Tutorial: Configure Microsoft Fabric mirrored databases from Azure Databricks (Preview)
Database mirroring in Microsoft Fabric is an enterprise, cloud-based, zero-ETL, SaaS technology. This guide helps you establish a mirrored database from Azure Databricks, which creates a read-only, continuously replicated copy of your Azure Databricks data in OneLake.
Prerequisites
- Create or use an existing Azure Databricks workspace with Unity Catalog enabled.
- You must have the
EXTERNAL USE SCHEMA
privilege on the schema in Unity Catalog that contains the tables that will be accessed from Fabric. For more information, see Control external access to data in Unity Catalog. - Turn on the tenant setting "Mirrored Azure Databricks Catalog (Preview)" at the tenant or capacity level for this feature.
- You need to use Fabric's permissions model to set access controls for catalogs, schemas, and tables in Fabric.
- Azure Databricks workspaces shouldn't be behind a private endpoint.
- Storage accounts containing Unity Catalog data can't be behind a firewall.
Create a mirrored database from Azure Databricks
Follow these steps to create a new mirrored database from your Azure Databricks Unity Catalog.
Navigate to https://powerbi.com.
Select + New and then Mirrored Azure Databricks catalog.
Select an existing connection if you have one configured.
- If you don't have an existing connection, create a new connection and enter all the details. You can authenticate to your Azure Databricks workspace using 'Organizational account' or "Service principal". To create a connection, you must be either a user or an admin of the Azure Databricks workspace.
Once you connect to an Azure Databricks workspace, on the Choose tables from a Databricks catalog page, you're able to select the catalog, schemas, and tables via the inclusion/exclusion list that you want to add and access from Microsoft Fabric. Pick the catalog and its related schemas and tables that you want to add to your Fabric workspace.
- You can only see the catalogs/schemas/tables that you have access to as per the privileges that are granted to them as per the privilege model described at Unity Catalog privileges and securable objects.
- By default, the Automatically sync future catalog changes for the selected schema is enabled. For more information, see Mirroring Azure Databricks Unity Catalog (Preview).
- When you have made your selections, select Next.
By default, the name of the item will be the name of the catalog you're trying to add to Fabric. On the Review and create page, you can review the details and optionally change the mirrored database item name, which must be unique in your workspace. Select Create.
A Databricks catalog item is created and for each table, a corresponding Databricks type shortcut is also created.
- Schemas that don't have any tables won't be shown.
You can also see a preview of the data when you access a shortcut by selecting the SQL analytics endpoint. Open the SQL analytics endpoint item to launch the Explorer and Query editor page. You can query your mirrored Azure Databricks tables with T-SQL in the SQL Editor.

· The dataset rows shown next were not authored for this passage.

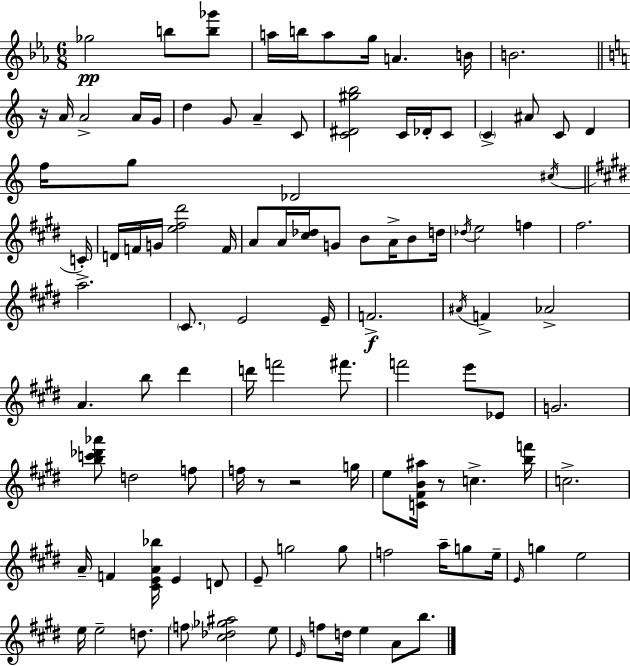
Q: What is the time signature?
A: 6/8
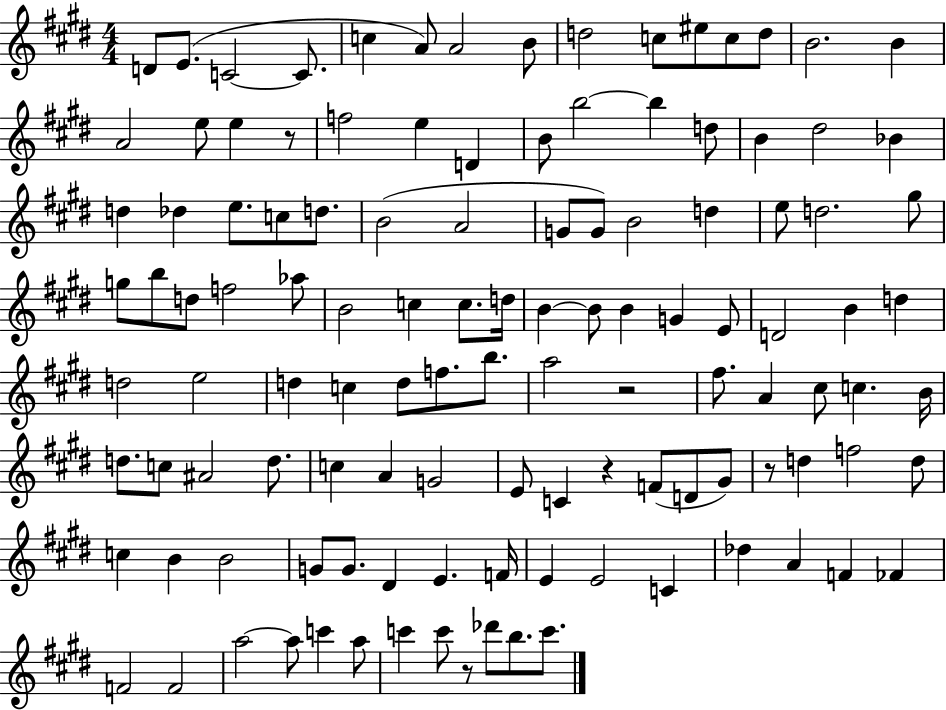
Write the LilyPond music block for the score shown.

{
  \clef treble
  \numericTimeSignature
  \time 4/4
  \key e \major
  d'8 e'8.( c'2~~ c'8. | c''4 a'8) a'2 b'8 | d''2 c''8 eis''8 c''8 d''8 | b'2. b'4 | \break a'2 e''8 e''4 r8 | f''2 e''4 d'4 | b'8 b''2~~ b''4 d''8 | b'4 dis''2 bes'4 | \break d''4 des''4 e''8. c''8 d''8. | b'2( a'2 | g'8 g'8) b'2 d''4 | e''8 d''2. gis''8 | \break g''8 b''8 d''8 f''2 aes''8 | b'2 c''4 c''8. d''16 | b'4~~ b'8 b'4 g'4 e'8 | d'2 b'4 d''4 | \break d''2 e''2 | d''4 c''4 d''8 f''8. b''8. | a''2 r2 | fis''8. a'4 cis''8 c''4. b'16 | \break d''8. c''8 ais'2 d''8. | c''4 a'4 g'2 | e'8 c'4 r4 f'8( d'8 gis'8) | r8 d''4 f''2 d''8 | \break c''4 b'4 b'2 | g'8 g'8. dis'4 e'4. f'16 | e'4 e'2 c'4 | des''4 a'4 f'4 fes'4 | \break f'2 f'2 | a''2~~ a''8 c'''4 a''8 | c'''4 c'''8 r8 des'''8 b''8. c'''8. | \bar "|."
}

Create Lakehouse shortcuts to the Databricks catalog item
You can also create shortcuts from your Lakehouse to your Databricks catalog item to use your Lakehouse data and use Spark Notebooks.
- First, we create a lakehouse. If you already have a lakehouse in this workspace, you can use an existing lakehouse.
- Select your workspace in the navigation menu.
- Select + New > Lakehouse.
- Provide a name for your lakehouse in the Name field, and select Create.
- In the Explorer view of your lakehouse, in the Get data in your lakehouse menu, under Load data in your lakehouse, select the New shortcut button.
- Select Microsoft OneLake. Select a catalog. This is the data item that you created in the previous steps. Then select Next.
- Select tables within the schema, and select Next.
- Select Create.
- Shortcuts are now available in your Lakehouse to use with your other Lakehouse data. You can also use Notebooks and Spark to perform data processing on the data for these catalog tables that you added from your Azure Databricks workspace.
Create a Semantic Model
Tip
For the best experience, it's recommended that you use Microsoft Edge Browser for Semantic Modeling Tasks.
Learn more about the default Power BI semantic model.
In addition to the default Power BI semantic model, you have the option of updating the default Power BI semantic model if you choose to add/remove tables from the model or create a new Semantic Model. To update the Default semantic model:
- Navigate to your Mirrored Azure Databricks item in your workspace.
- Select the SQL analytics endpoint from the dropdown list in the toolbar.
- Under Reporting, select Manage default semantic model.
Manage your semantic model relationships
- Select Model Layouts from the Explorer in your workspace.
- Once Model layouts are selected, you are presented with a graphic of the tables that were included as part of the Semantic Model.
- To create relationships between tables, drag a column name from one table to another column name of another table. A popup is presented to identify the relationship and cardinality for the tables.